## What to do
- 1) In the article on drawing apps below, rewrite the paragraph that begins "Our testing asserted" as a short bulleted list that keeps its main facts.
- 2) Write what comes next in the article on drawing apps, picking up after its final sentence.

Digital art on Procreate

Procreate is great for drawing, and has new 3D tools (Image credit: Glen Southern)

The likelihood is that you've already heard about Procreate. The app has taken the digital art world by storm with its many different functions, versatile interface and 3D painting abilities (it's actually compatible with Zbrush, Blendr and others). However, if you're wanting to know more about this brilliant app then have a read through our Procreate 5.2 review

Our testing asserted that Procreate's biggest selling point is its flexible and customisable interface. From the colour picker to the brush size, there are so many options to help improve your workflow. Plus, Procreate's colour library is like no other with its ability to create your own palettes, colour options and even colour recommendations. We love the new 3D painting features, which mean you can now create pretty much anything you like on the app. The downside is it's only available for iPad. 

The app as a whole package is sleek and smooth sailing, plus it's only a one-time purchase of £8.99/$9.99 in the Apple App Store meaning that it's kind on the bank account, too. 

02. Illustrator for iPad

hand drawing with stylus using illustrator for iPad drawing app

Illustrator on the iPad has plenty to offer artists (Image credit: Ben Brady)

Just like Procreate, Adobe Illustrator is incredibly popular in the digital art community. While the app is free, it does require some in-app purchases, but with features like radial, grid and mirror repeat, its worth the money. The app takes the best features from the desktop app and pops it into this handy portable version of the app. And if you're still not convinced, then why not read more about it over on our Illustrator for iPad review?

## Supplied information
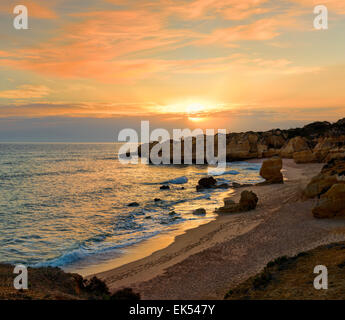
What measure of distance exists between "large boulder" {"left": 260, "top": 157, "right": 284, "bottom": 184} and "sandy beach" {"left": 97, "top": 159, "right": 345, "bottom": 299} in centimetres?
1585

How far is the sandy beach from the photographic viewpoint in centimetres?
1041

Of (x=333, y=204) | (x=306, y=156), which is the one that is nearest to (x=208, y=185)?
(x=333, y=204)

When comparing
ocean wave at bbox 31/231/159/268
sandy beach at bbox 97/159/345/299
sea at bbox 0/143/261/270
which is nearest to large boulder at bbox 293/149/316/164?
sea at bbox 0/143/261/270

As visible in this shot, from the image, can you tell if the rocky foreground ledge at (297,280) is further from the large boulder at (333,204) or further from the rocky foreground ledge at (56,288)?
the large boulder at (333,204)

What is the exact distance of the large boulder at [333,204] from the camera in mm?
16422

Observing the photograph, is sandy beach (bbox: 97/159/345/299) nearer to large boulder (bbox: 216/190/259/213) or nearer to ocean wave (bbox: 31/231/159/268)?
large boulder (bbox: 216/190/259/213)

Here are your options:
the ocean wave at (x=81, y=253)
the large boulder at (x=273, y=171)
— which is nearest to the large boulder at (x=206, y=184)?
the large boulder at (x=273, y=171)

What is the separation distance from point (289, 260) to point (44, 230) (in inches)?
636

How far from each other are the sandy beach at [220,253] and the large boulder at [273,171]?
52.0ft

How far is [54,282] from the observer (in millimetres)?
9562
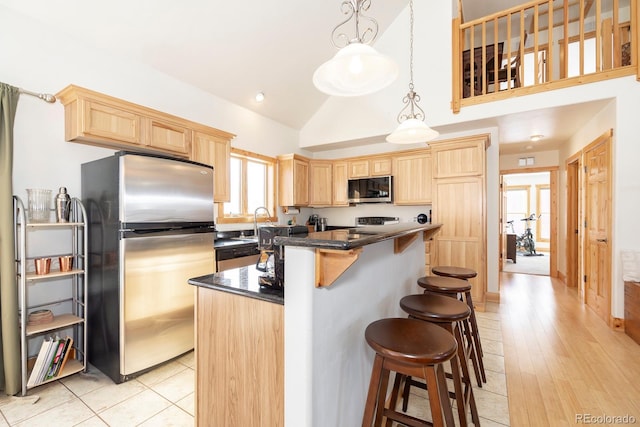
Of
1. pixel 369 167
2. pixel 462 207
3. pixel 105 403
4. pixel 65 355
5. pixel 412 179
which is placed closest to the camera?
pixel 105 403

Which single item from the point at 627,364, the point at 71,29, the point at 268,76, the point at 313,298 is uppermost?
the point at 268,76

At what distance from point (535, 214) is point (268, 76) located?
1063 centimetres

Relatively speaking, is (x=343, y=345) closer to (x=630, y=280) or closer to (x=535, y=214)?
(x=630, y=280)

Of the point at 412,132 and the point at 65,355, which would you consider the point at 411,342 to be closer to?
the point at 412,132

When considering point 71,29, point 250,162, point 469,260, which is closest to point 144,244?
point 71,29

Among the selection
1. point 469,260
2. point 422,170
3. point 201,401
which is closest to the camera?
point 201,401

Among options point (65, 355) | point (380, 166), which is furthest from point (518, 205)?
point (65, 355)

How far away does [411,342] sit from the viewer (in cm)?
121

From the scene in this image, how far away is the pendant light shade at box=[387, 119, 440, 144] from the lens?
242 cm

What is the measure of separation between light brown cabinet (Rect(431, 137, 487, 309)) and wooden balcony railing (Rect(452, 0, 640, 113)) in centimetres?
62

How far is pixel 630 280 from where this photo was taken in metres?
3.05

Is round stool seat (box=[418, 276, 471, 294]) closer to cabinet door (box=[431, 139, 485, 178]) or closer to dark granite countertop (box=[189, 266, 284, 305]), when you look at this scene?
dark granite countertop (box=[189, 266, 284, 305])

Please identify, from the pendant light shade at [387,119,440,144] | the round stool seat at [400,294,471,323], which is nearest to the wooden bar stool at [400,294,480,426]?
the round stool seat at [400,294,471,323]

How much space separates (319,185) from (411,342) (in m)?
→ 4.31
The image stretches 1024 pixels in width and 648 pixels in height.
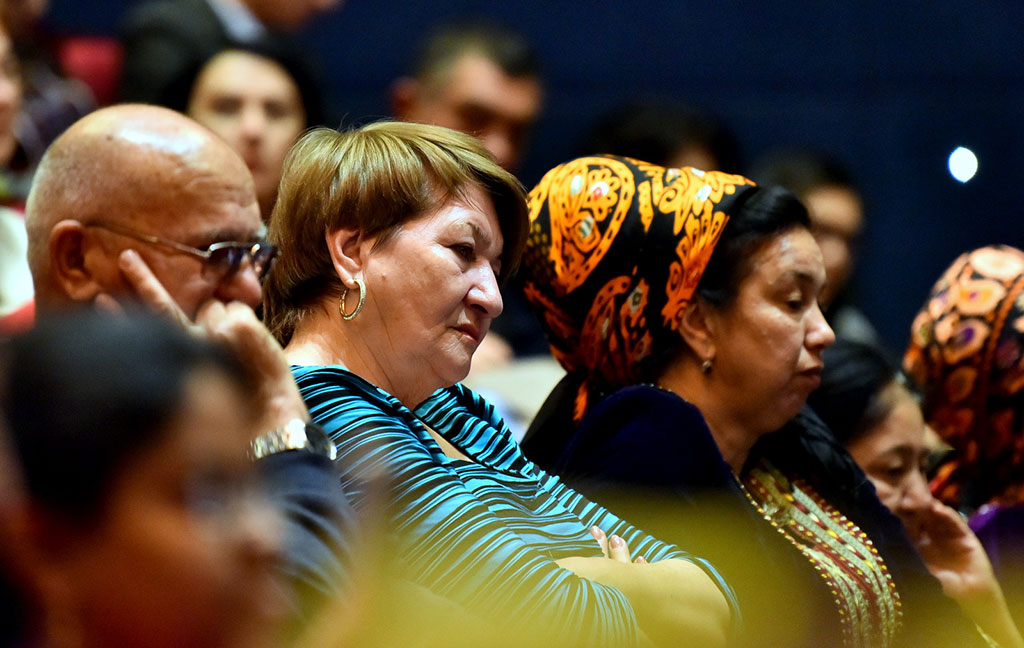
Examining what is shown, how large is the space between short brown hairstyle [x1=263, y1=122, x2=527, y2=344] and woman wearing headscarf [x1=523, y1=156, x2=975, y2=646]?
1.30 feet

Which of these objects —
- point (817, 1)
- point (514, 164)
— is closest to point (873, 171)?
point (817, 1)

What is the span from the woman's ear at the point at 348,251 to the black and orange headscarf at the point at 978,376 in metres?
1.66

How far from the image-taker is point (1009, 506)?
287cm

## Answers for this exercise
- 1)
- Testing found Procreate's biggest selling point to be its flexible, customizable interface, with many options from the color picker to the brush size that help improve workflow.
- Its color library stands out: you can create your own palettes and color options, and it offers color recommendations.
- New 3D painting features mean you can create pretty much anything you like in the app.
- The downside is that it is only available for iPad.

- 2)
We've found that when you combine the Illustrator app with the new iPad Pro (M1, 2021) and the Apple Pencil 2, then you get a sleek, controlled and enhanced digital art experience (make sure you check out the iPad Pro deals and the Apple Pencil deals if you haven't got the devices already). Unfortunately, the app is only available on a subscription model and it's not compatible below iOS 14. But you can seamlessly transfer your work to and from your desktop app to your iPad app, which is a big positive. 

03. Photoshop for iPad

Image of Photoshop for iPad drawing app in front of buildings

If you like drawing in Photoshop, you can now have the same (well, almost) experience on iPad (Image credit: Matt Smith)

We'd be pretty surprised if you hadn't heard of Photoshop by now (Creative Bloq is packed to the brim with Photoshop content). And now you can equip your iPad with a slimmed-down version of the desktop software. When we tested it, we found there are some important missing tools, but the functionality is being improved all the time and it's becoming a useful add-on that allows you to seamlessly transfer files between the app and the desktop – and it can take a heavy load.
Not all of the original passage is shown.